DA NANG — The remains of a unique Cham tower have been found in Phong Le Village, Cam Le District in the central city of Da Nang, an area not known for Cham relics.
|Archaeologists examine a section of the recently discovered Cham tower. — VNA/VNS Photos Hong Thuy
Archaeologists from the city's Museum of Cham Sculpture and Faculty of History at the University of Social Sciences and Humanity discovered the site last year and earlier this month found the foundations of the structure, which measure 16m by 16m, said Vo Van Thang, director of the museum.
"We have unearthed this vestige dating back 1,000 years ago and the foundations are still intact," he said. "Experts were surprised because this is the first archaeological vestige relating to Cham culture found in Da Nang and it's different from other Cham relics found in other regions."
"The discovery is very important," he said.
The excavation was prompted by the discovery of many valuable Cham artefacts at the same site last year.
The Champa Kingdom reigned the central coast of modern-day Viet Nam between the 4th and 13th centuries. Cham culture, including towers, folk songs and dances and traditional festivals, are an important part of Viet Nam's cultural diversity.
Last week, the archaeologists found a square well built with Cham bricks under the remains of the tower, which is considered as the main tower at the site. The well, which is 4.25m-by-4.25m and 1.8m in depth, is thought to have been used to store holy water.

● **Written instruction**
Rewrite everything in the Cham tower report from "Last week, the" down to "store holy water.", putting "sacred water" in place of "holy water". The lines that follow are drawn from a separate source.

● **Dataset excerpt**
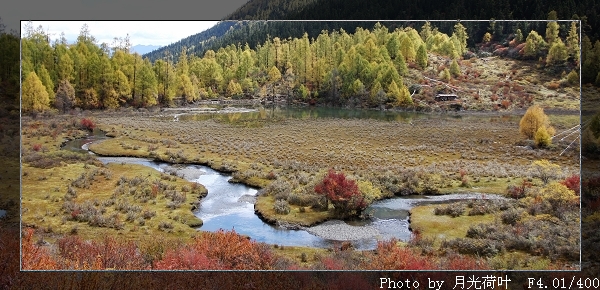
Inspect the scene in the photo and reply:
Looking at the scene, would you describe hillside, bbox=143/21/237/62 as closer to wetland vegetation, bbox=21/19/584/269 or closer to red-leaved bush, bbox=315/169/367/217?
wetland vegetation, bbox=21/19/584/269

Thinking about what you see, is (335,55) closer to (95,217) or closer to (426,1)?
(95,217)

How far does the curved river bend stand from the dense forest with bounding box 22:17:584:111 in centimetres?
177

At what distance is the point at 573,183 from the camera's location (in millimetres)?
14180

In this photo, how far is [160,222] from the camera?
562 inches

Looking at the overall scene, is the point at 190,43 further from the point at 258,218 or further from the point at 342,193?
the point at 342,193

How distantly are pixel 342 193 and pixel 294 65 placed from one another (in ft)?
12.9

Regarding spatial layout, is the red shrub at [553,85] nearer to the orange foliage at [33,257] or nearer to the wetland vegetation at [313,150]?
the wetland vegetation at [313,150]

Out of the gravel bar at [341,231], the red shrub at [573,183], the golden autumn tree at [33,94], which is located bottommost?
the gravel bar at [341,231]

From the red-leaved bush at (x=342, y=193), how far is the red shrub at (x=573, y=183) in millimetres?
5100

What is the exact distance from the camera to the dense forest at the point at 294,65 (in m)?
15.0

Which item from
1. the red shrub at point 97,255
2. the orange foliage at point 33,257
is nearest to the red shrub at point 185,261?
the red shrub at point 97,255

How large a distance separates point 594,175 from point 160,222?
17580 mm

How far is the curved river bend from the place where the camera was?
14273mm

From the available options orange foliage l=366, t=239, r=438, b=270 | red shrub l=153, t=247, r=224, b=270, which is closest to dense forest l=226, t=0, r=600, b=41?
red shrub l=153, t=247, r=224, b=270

● **Completed exercise**
Last week, the archaeologists found a square well built with Cham bricks under the remains of the tower, which is considered as the main tower at the site. The well, which is 4.25m-by-4.25m and 1.8m in depth, is thought to have been used to store sacred water.